Gregg was sweating. His wallet was missing. He retraced his steps all the way from his house back to Sainsbury's. He approached the customer service desk, his heart filled with pessimism.
"Ah, I've been expecting you." said the bald German lady behind the counter.
She handed him his wallet, but he did not breathe a sigh of a relief. He frantically searched its contents. Cards, money, condoms, they were all there, but something was missing. The photograph of his ex-wife was gone.
Immediately he got out his phone and called his bank. "I lost my wallet!" he cried.
"Would you like us to cancel your cards?" the Scottish man in the call centre replied.
"No. I found the wallet. The cards are still in there, but the photo is missing. Someone has taken the photograph of my ex-wife!"
"I'm sorry, sir, but I'm not sure what you'd like me to do? Would you like me to check if the cards have been used recently?"
"No!" Gregg barked. "I want you to cancel the picture."
There was no script for the customer service operative to turn to. This was a matter far outside the boundaries of telephone banking.
"I'm afraid I can't do that, sir. Perhaps you'd be better off talking to the police." said the Scot.
Like an American TV character, Gregg ended the call without saying goodbye. He walked quickly out of the supermarket, bursting into a medium paced jog as he reached the automatic doors. Once out of the car park he launched himself into a full sprint. He was hysterical. He ran in zig zags, on and off the curb, sometimes jumping forward in huge leaps.
He arrived at the police station more sweat than man. "I want to report a crime!" he gasped, falling to his knees. The police officer behind the counter came to Gregg's aid.
"Are you hurt?"
"Only in here." Gregg coughed, pointing at his heart. "Someone has stolen the photograph of my ex-wife. It's all I had left."

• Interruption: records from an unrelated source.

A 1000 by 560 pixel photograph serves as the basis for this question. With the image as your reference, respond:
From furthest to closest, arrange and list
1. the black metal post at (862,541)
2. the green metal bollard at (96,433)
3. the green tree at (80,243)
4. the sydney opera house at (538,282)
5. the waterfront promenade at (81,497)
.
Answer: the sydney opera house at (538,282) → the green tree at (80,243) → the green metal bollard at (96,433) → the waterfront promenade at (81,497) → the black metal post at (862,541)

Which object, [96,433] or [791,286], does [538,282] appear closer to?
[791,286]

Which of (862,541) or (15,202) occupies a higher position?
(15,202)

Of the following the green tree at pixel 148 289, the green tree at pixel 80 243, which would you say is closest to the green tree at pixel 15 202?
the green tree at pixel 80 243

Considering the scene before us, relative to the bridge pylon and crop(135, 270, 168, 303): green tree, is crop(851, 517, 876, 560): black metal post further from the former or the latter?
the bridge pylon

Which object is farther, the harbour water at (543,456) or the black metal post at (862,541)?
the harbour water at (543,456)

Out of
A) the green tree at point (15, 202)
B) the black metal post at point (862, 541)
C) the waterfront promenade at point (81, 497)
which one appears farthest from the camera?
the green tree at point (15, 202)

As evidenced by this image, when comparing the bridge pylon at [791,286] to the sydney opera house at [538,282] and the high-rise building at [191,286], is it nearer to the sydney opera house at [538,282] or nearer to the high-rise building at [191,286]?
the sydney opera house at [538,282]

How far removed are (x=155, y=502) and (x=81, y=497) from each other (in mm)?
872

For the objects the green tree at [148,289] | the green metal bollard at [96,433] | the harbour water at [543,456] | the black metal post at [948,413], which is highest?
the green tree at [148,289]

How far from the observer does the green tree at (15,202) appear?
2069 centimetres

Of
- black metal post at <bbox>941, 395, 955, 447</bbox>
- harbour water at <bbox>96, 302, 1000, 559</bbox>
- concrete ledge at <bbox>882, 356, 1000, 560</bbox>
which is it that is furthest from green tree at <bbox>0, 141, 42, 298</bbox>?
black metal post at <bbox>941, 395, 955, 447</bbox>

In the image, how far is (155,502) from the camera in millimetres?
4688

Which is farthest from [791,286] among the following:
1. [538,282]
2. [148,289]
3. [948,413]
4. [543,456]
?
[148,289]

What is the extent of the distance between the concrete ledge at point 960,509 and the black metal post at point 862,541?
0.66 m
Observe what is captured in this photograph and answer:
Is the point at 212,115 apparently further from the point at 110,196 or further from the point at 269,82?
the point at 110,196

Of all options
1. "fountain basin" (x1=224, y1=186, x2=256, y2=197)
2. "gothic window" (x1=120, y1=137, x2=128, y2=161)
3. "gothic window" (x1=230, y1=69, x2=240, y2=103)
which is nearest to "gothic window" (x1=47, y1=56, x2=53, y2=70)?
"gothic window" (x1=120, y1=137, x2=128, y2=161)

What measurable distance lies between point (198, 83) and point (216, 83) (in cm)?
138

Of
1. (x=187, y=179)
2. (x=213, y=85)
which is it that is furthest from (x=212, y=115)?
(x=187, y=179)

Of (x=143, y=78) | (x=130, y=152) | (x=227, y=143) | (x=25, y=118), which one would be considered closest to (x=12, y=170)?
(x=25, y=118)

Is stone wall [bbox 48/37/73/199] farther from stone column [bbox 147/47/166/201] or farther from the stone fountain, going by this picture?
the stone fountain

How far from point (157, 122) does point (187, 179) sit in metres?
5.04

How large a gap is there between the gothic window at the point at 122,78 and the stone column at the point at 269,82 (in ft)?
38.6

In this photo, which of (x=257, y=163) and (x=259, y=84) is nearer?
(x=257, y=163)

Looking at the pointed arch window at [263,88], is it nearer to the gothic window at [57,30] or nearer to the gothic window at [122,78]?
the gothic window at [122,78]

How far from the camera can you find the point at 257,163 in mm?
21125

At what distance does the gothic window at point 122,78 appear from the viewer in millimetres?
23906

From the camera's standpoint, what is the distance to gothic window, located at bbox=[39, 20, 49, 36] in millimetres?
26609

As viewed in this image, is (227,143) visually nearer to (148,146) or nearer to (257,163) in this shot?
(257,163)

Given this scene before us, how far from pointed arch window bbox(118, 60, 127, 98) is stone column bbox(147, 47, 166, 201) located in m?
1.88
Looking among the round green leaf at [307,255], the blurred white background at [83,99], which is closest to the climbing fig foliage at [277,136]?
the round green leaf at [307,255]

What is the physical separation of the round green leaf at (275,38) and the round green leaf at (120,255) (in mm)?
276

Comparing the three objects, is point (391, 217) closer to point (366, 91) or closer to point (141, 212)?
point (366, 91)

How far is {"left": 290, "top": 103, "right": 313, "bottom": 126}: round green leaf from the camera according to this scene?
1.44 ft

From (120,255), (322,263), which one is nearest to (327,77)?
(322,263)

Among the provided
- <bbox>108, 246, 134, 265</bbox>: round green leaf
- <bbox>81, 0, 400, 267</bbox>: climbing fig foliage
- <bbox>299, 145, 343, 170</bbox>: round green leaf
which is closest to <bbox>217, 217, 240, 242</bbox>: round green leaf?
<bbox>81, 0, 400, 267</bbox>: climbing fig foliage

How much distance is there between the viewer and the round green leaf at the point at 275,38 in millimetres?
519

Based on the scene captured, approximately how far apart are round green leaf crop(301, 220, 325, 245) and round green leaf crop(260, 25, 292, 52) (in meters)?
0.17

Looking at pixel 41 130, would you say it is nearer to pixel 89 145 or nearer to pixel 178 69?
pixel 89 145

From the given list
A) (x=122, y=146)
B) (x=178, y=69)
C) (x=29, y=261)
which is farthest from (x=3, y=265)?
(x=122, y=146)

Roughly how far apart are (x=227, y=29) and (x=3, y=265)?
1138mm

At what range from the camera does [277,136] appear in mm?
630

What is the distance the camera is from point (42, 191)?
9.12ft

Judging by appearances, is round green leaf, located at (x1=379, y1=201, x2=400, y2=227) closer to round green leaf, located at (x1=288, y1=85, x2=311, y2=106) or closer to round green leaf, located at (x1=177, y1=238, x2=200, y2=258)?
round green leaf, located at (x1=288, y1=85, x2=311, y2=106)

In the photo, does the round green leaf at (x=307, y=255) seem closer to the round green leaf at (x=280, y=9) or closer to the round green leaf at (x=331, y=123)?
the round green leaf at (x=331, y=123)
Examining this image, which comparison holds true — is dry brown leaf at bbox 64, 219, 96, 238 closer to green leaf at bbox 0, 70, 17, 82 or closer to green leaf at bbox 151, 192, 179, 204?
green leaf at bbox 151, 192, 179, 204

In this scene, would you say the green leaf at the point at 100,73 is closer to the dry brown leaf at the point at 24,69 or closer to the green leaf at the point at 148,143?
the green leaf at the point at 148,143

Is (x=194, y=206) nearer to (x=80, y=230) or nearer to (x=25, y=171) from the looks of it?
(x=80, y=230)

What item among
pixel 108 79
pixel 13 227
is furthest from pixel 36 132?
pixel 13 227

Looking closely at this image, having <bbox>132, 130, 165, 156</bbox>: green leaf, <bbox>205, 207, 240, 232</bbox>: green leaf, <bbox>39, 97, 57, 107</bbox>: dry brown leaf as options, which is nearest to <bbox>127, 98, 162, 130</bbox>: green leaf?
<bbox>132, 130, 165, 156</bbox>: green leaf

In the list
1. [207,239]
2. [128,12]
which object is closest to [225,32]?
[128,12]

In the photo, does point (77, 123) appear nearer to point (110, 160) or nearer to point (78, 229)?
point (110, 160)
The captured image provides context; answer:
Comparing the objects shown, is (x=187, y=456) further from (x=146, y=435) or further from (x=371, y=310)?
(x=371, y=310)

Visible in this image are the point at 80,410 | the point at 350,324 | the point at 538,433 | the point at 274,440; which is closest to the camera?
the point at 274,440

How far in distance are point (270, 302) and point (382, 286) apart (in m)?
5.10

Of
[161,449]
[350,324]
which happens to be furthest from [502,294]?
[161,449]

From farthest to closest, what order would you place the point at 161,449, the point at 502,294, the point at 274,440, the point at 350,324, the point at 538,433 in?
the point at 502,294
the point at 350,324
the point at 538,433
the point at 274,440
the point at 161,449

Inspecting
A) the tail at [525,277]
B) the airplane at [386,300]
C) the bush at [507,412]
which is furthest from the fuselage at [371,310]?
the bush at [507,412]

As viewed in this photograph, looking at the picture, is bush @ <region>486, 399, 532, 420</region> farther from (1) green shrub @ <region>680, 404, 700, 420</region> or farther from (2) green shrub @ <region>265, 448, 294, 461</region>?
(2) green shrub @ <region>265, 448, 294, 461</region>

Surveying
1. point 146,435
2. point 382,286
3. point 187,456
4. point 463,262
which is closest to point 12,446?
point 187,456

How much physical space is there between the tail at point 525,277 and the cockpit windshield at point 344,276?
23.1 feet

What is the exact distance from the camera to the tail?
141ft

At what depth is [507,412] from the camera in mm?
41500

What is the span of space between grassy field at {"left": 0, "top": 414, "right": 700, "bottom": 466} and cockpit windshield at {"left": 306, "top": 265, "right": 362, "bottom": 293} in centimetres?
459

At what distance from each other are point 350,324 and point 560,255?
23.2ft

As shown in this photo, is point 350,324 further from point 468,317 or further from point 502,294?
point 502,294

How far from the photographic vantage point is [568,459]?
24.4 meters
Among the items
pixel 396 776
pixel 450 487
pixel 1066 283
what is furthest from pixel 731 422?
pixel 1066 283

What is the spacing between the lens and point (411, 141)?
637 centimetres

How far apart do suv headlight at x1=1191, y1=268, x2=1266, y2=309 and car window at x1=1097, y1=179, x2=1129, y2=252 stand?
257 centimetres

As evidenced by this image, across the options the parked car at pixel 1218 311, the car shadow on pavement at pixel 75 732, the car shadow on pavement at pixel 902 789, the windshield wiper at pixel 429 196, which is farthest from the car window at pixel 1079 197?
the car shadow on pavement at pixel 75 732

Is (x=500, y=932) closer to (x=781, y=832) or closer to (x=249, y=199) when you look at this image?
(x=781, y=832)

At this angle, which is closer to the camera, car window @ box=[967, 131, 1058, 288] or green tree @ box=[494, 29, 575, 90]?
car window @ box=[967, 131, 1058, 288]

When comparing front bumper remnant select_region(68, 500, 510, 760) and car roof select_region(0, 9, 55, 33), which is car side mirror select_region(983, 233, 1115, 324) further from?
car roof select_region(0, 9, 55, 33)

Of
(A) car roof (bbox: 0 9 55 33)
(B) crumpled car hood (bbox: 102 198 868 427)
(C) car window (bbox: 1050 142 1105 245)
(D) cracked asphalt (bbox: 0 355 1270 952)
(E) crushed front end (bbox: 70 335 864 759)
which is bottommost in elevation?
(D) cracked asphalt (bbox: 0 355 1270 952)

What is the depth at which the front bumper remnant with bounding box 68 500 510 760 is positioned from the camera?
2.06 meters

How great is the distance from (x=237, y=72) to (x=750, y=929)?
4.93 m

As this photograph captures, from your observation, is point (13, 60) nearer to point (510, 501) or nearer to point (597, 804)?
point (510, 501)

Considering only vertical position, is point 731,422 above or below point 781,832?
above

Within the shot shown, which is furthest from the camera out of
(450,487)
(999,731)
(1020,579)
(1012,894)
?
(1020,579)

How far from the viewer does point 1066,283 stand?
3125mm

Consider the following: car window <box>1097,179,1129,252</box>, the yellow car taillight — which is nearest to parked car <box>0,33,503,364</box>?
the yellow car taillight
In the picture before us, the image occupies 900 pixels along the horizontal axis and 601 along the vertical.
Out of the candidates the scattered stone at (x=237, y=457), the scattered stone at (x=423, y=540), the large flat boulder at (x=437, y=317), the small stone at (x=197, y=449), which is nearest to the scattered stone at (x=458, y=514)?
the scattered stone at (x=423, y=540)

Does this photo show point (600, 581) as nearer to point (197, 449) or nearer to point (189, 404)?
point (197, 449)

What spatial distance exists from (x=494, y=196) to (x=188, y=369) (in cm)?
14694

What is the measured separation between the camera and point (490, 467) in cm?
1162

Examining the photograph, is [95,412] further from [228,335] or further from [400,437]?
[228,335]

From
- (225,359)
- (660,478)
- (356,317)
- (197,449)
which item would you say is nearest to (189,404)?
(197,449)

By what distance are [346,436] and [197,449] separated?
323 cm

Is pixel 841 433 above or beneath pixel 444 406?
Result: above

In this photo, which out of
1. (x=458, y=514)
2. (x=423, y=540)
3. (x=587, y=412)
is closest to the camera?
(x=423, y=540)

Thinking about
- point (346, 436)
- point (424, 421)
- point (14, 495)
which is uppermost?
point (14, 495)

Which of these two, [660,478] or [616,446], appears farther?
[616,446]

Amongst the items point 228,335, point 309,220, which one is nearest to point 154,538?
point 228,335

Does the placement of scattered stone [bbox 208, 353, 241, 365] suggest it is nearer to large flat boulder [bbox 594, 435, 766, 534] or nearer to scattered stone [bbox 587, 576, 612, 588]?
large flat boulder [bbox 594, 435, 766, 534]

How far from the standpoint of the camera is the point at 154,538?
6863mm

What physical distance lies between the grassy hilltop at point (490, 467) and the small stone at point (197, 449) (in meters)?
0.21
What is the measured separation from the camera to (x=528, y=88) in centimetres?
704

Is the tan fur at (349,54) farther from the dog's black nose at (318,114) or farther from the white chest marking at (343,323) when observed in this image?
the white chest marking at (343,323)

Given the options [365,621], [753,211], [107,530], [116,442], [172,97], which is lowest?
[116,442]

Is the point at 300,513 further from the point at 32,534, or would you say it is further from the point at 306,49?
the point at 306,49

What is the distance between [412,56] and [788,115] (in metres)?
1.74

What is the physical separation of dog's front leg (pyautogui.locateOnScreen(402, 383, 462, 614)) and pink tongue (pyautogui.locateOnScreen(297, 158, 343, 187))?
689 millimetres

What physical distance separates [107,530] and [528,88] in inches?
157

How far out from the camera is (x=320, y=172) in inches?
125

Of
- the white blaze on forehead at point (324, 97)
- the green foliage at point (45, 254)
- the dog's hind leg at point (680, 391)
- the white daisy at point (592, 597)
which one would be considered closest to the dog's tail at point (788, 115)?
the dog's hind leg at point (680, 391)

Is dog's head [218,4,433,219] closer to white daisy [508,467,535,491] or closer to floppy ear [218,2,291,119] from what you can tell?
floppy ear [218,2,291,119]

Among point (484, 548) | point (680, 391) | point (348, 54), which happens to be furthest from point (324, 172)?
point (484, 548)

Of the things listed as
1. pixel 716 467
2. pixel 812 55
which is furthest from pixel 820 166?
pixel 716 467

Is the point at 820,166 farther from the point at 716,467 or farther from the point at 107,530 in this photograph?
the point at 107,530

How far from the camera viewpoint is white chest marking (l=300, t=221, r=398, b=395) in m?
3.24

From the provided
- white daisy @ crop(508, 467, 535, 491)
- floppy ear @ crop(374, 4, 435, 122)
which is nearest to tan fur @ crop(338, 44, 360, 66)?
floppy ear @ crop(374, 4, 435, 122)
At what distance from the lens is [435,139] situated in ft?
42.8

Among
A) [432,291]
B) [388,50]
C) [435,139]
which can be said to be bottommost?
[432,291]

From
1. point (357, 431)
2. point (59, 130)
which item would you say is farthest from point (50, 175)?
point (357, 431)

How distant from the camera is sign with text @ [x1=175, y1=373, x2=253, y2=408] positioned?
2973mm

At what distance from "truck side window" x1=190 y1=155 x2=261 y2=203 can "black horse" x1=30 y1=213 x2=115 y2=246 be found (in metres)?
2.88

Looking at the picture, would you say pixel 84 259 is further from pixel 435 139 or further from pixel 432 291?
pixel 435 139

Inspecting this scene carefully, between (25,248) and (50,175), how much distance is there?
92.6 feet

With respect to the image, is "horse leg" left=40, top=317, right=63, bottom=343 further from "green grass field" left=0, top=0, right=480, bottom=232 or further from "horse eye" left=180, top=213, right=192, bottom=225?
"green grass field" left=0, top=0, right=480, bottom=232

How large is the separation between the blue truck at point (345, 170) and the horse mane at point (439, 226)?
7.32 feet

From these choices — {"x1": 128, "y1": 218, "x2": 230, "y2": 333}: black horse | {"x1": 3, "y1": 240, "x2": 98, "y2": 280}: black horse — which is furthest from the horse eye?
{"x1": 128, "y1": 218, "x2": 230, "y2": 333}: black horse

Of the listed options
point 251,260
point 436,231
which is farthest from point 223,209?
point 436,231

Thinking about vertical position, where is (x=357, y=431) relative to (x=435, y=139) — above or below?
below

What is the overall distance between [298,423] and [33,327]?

Gregg went on to explain how he had lost his wallet, found it again with the money and cards still intact, but with the photograph missing.
"Sounds like you were lucky, but I'm afraid there's not a lot we can do about a missing photograph." the policeman informed him.
Gregg opened his mouth wide, like Al Pacino at the end of the Godfather III. The scream filled the police station, bouncing off the walls, striking fear into the hearts of the petty criminals being held in its cells. After what seemed like an hour, the cry of despair turned into the most broken of sobs. Unsure of what to do, the police officer threw a blanket over Gregg's quivering body and patted him on the head.
"There, there. It's going to be OK." he said.
"Do you have an ex-wife?" Gregg asked.
"No. I have a wife." the police officer replied.
Once again, Gregg opened his mouth wide. This time his scream was weaker, his vocal chords were battered, but there was more heartbreak than before. This terrified the criminals even more.
With no other options, the police officer reached into his pocket and pulled out his wallet. He removed the picture of his wife and children standing at the gates of Disneyland. He tore the picture in half, erasing his children from the shot, and handed the glossy image of his wife to the wailing Gregg. The wailing stopped. Gregg looked curiously at the torn photograph of the unknown woman. After a minute or more had passed, Gregg gripped the photograph tightly to his chest, placed his thumb into his mouth, and drifted off into the deepest sleep.